- [Activity]: The word "calc" occurs in some of the lines below; copy each of those lines.

START Entries shown

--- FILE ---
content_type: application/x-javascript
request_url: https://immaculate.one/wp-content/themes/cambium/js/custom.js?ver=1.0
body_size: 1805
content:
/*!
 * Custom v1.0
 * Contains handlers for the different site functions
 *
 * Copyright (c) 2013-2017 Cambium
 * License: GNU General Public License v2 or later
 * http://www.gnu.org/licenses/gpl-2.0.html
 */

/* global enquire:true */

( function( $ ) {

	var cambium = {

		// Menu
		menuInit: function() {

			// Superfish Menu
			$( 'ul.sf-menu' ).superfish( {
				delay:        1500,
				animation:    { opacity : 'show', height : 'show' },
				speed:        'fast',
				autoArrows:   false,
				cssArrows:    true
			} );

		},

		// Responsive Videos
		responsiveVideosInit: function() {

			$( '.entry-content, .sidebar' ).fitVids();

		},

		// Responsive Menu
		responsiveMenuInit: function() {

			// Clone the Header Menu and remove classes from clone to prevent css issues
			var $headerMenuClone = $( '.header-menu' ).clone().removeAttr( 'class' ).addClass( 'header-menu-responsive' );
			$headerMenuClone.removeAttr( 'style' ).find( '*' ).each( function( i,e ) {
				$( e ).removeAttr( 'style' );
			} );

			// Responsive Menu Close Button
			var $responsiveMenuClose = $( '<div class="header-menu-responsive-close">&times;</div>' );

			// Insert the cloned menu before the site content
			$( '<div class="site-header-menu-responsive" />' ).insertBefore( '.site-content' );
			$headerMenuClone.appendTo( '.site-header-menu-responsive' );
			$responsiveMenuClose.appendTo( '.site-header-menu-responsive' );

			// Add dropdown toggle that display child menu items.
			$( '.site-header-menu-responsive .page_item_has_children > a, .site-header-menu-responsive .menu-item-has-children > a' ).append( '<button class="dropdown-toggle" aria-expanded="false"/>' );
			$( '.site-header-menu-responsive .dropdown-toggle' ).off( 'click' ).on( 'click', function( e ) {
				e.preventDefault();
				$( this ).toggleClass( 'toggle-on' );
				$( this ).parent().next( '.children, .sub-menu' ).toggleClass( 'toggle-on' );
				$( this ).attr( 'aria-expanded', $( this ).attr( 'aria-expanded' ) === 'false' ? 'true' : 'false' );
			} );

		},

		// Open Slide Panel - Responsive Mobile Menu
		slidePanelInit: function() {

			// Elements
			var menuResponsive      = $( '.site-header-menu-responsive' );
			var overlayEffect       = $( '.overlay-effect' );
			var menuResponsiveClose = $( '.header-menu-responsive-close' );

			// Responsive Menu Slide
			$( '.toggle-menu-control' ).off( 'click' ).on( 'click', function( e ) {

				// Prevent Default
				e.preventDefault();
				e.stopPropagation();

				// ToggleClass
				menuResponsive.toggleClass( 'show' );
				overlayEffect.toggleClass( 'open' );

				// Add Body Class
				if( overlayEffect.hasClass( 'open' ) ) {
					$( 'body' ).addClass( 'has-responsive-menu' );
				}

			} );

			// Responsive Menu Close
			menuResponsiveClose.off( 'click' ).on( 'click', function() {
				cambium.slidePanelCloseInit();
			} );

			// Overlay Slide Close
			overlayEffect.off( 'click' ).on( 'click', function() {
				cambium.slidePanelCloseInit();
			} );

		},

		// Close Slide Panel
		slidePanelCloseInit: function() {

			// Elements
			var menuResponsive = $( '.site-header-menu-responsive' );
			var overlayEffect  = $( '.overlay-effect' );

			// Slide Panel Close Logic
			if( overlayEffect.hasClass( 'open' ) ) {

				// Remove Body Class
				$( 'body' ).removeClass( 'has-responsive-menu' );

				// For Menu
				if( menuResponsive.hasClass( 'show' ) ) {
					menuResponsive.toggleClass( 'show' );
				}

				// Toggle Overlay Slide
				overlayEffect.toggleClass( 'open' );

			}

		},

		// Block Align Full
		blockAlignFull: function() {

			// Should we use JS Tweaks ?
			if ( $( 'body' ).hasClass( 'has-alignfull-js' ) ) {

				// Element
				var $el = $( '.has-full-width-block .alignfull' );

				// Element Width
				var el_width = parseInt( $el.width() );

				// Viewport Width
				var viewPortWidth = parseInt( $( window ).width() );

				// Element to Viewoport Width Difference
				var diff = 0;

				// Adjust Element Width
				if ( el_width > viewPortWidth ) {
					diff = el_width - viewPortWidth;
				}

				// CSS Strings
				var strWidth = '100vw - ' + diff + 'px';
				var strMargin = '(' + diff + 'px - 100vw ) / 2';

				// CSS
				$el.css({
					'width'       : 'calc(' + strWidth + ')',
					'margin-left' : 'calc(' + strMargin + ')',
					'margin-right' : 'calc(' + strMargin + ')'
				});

END Entries shown

- [Solution below]:
					'width'       : 'calc(' + strWidth + ')',
					'margin-left' : 'calc(' + strMargin + ')',
					'margin-right' : 'calc(' + strMargin + ')'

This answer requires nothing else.